Fred Miller

No. 69, 71, 73
- Position: Offensive tackle

Personal information
- Born: February 6, 1973 (age 53) Houston, Texas, U.S.
- Listed height: 6 ft 7 in (2.01 m)
- Listed weight: 320 lb (145 kg)

Career information
- High school: Eisenhower (Houston)
- College: Baylor
- NFL draft: 1996: 5th round, 141st overall pick

Career history

Playing
- St. Louis Rams (1996–1999); Tennessee Titans (2000–2004); Chicago Bears (2005–2008);

Coaching
- North Shore Country Day School (2011) Assistant coach; North Shore Country Day School (2012) Co-head coach;

Awards and highlights
- Super Bowl champion (XXXIV); 2× First-team All-SWC (1994, 1995);

Career NFL statistics
- Games played: 192
- Games started: 164
- Fumble recoveries: 4
- Stats at Pro Football Reference

= Fred Miller (American football, born 1973) =

American football player and coach (born 1973)

Fred Miller (born February 6, 1973) is an American former professional football player who was an offensive tackle in the National Football League (NFL). He most recently played for the Chicago Bears of the National Football League (NFL). He was selected by the St. Louis Rams in the fifth round of the 1996 NFL draft. He played college football for the Baylor Bears.

==NFL playing career==
Miller was expected to struggle with Tennessee Titans rookie sensation Jevon Kearse in Super Bowl XXXIV, having given up several sacks to Kearse in the regular season match up between the teams. In Super Bowl XXXIV, Miller gave up no sacks (with the exception of one that was negated by a Kearse penalty) in the Rams' 23–16 championship win. Miller had the distinction of making the Rams' first reception of the game on a tipped pass, an unusual accomplishment for an offensive lineman.

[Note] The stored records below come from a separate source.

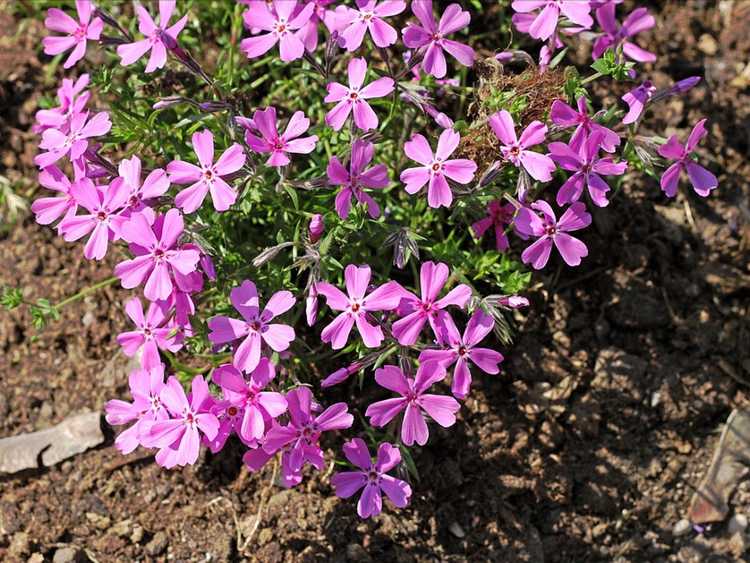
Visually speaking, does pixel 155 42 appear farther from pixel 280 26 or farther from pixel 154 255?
pixel 154 255

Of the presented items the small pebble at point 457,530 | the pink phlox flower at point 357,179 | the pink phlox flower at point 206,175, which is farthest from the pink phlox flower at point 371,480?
the pink phlox flower at point 206,175

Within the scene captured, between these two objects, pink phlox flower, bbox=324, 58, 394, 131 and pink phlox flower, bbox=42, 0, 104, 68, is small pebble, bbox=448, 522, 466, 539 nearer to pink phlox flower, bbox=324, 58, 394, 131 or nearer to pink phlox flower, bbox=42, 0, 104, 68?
pink phlox flower, bbox=324, 58, 394, 131

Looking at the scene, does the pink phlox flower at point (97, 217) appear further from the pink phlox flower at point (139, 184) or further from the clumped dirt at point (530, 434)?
the clumped dirt at point (530, 434)

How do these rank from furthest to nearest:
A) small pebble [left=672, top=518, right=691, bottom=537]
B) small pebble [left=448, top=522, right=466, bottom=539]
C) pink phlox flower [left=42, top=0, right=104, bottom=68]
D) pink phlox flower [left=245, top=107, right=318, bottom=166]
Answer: small pebble [left=672, top=518, right=691, bottom=537] → small pebble [left=448, top=522, right=466, bottom=539] → pink phlox flower [left=42, top=0, right=104, bottom=68] → pink phlox flower [left=245, top=107, right=318, bottom=166]

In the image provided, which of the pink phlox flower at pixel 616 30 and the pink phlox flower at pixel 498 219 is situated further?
the pink phlox flower at pixel 616 30

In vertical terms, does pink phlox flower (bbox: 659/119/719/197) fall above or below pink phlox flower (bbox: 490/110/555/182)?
below

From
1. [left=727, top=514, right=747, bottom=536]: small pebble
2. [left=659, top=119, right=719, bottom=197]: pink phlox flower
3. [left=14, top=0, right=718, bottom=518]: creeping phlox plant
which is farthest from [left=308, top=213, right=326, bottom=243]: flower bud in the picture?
[left=727, top=514, right=747, bottom=536]: small pebble

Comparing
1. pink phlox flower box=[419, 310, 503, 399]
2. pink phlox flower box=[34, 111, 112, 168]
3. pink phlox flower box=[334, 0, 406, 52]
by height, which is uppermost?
pink phlox flower box=[334, 0, 406, 52]

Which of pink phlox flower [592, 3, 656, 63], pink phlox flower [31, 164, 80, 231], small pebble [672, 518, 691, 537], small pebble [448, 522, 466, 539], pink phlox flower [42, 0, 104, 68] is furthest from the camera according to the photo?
small pebble [672, 518, 691, 537]
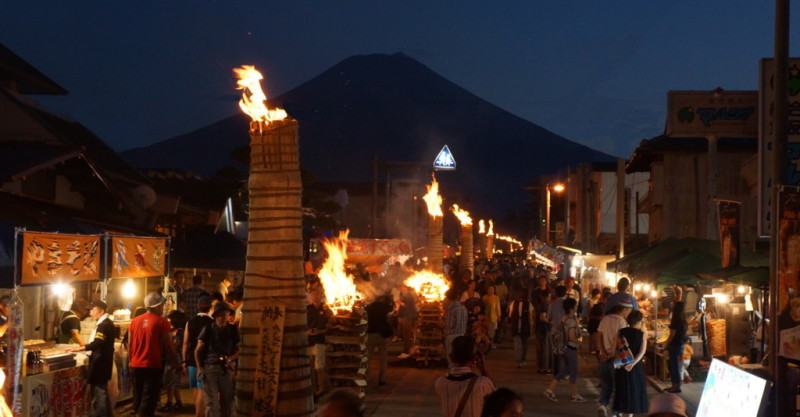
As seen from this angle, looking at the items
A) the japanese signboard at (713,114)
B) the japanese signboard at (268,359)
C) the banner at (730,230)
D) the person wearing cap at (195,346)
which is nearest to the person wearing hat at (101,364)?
the person wearing cap at (195,346)

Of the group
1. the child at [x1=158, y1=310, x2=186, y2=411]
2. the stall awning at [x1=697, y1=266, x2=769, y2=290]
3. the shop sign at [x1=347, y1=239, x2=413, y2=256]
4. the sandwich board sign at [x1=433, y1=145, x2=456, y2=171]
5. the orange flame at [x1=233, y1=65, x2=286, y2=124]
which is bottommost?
the child at [x1=158, y1=310, x2=186, y2=411]

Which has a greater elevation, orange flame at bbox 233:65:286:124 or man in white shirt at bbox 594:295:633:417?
orange flame at bbox 233:65:286:124

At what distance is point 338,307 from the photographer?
14117 millimetres

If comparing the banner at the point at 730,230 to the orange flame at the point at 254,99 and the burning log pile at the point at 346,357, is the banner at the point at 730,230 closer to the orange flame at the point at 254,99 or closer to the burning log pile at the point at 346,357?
the burning log pile at the point at 346,357

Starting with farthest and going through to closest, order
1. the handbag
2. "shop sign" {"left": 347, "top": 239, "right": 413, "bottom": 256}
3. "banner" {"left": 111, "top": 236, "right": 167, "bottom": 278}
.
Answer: "shop sign" {"left": 347, "top": 239, "right": 413, "bottom": 256} → "banner" {"left": 111, "top": 236, "right": 167, "bottom": 278} → the handbag

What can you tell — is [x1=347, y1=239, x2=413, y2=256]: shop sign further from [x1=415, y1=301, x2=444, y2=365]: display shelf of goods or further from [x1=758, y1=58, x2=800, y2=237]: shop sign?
[x1=758, y1=58, x2=800, y2=237]: shop sign

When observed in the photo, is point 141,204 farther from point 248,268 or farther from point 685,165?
point 685,165

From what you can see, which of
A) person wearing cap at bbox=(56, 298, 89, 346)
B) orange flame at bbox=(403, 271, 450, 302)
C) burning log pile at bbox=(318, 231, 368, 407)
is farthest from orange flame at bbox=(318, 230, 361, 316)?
orange flame at bbox=(403, 271, 450, 302)

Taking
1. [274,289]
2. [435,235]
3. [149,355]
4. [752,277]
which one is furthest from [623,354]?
[435,235]

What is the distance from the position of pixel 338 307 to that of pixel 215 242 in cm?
719

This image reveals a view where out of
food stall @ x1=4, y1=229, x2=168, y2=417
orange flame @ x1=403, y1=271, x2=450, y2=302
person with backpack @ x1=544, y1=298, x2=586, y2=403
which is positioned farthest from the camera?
orange flame @ x1=403, y1=271, x2=450, y2=302

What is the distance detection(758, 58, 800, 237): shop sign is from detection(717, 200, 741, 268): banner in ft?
2.93

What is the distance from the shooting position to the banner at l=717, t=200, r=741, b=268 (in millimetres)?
13436

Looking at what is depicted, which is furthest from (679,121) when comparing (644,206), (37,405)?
(644,206)
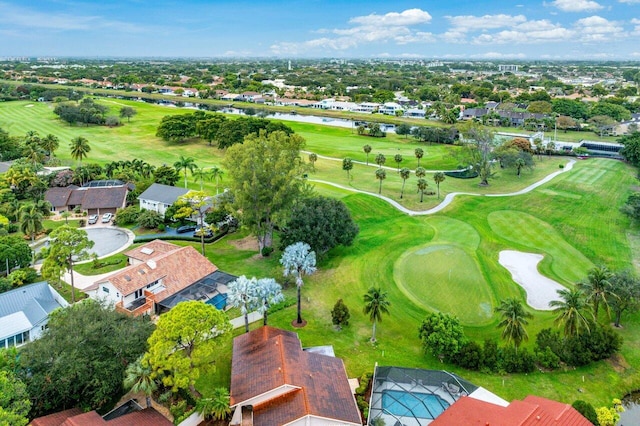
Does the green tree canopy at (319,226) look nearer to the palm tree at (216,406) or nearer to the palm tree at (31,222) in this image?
the palm tree at (216,406)

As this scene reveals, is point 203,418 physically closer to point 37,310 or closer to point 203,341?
point 203,341

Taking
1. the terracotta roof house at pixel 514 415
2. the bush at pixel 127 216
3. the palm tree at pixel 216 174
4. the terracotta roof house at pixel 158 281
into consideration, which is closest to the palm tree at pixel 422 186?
the palm tree at pixel 216 174

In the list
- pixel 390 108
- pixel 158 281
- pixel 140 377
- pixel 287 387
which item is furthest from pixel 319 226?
pixel 390 108

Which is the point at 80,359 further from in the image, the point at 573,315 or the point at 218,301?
the point at 573,315

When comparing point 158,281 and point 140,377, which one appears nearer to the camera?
point 140,377

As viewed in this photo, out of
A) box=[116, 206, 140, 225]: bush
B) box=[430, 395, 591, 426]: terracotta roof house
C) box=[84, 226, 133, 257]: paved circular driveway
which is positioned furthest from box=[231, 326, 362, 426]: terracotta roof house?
box=[116, 206, 140, 225]: bush

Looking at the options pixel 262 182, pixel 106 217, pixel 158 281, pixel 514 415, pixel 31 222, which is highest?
pixel 262 182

It would be Miller's final game with the Rams, as he signed with the Rams' Super Bowl opponent—the Titans—for the 2000 season.

In 2005, Chicago Bears teammate Olin Kreutz broke Miller's jaw in an altercation. The team had originally stated, "Fred Miller broke his jaw while getting out of bed in the middle of the night." Both players were fined $50,000 by the NFL.

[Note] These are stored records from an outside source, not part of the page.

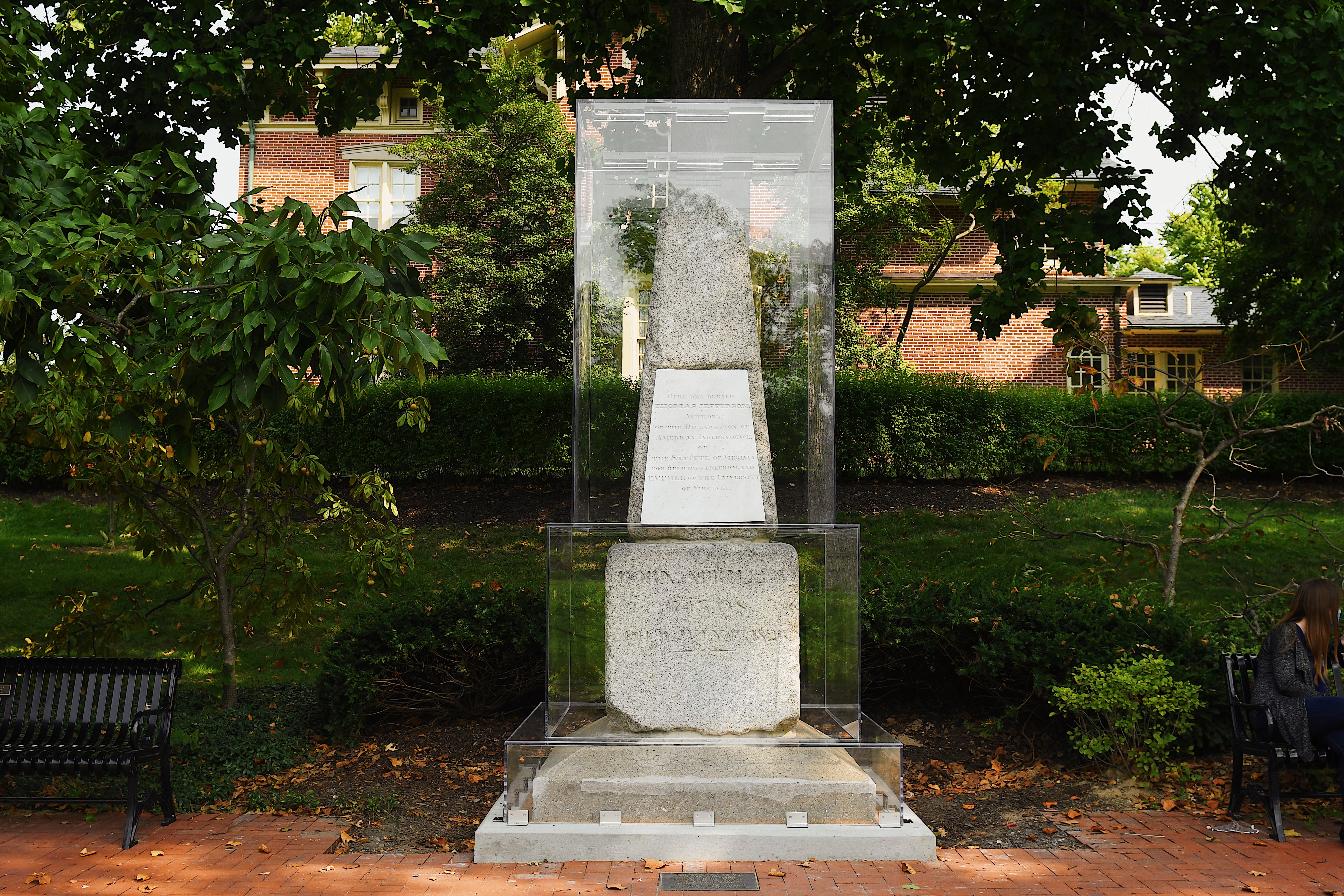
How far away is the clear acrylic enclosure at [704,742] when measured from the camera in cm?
498

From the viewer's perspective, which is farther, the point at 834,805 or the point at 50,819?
the point at 50,819

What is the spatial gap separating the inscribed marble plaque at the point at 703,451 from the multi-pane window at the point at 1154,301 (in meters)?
30.6

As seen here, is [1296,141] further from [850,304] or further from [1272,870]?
[850,304]

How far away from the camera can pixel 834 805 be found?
498cm

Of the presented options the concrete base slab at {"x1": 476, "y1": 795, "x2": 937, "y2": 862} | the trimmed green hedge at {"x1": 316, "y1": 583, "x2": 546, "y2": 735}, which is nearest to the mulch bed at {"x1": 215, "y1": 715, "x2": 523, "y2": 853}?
the trimmed green hedge at {"x1": 316, "y1": 583, "x2": 546, "y2": 735}

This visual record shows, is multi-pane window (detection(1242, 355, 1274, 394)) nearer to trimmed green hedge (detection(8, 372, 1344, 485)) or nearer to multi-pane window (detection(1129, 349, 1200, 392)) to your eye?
multi-pane window (detection(1129, 349, 1200, 392))

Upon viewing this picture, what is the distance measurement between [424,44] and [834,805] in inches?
264

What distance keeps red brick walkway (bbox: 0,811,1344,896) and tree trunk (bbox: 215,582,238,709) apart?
6.58 ft

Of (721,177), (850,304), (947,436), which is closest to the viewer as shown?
(721,177)

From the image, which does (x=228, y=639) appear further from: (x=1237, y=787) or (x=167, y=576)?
(x=1237, y=787)

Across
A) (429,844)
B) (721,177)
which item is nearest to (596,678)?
(429,844)

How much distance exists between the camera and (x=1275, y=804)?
5.14m

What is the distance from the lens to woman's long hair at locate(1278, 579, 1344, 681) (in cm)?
525


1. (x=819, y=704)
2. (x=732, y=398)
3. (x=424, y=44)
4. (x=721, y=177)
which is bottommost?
(x=819, y=704)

On February 18, 2008, the Bears released him. He was re-signed by the Bears a week into the regular season on September 10.

==Coaching career==
Miller was an assistant coach of the varsity football team at North Shore Country Day School in Winnetka, Illinois for the 2011 season. In 2011, he helped the school to a 9–2 record and one of the best seasons in school history, a mere three seasons after the team finished their 2008 season with an 0–9 record. In 2012, he was promoted to co-head coach. Miller also coached for the North Shore Titans youth football program in Glencoe, Illinois previously.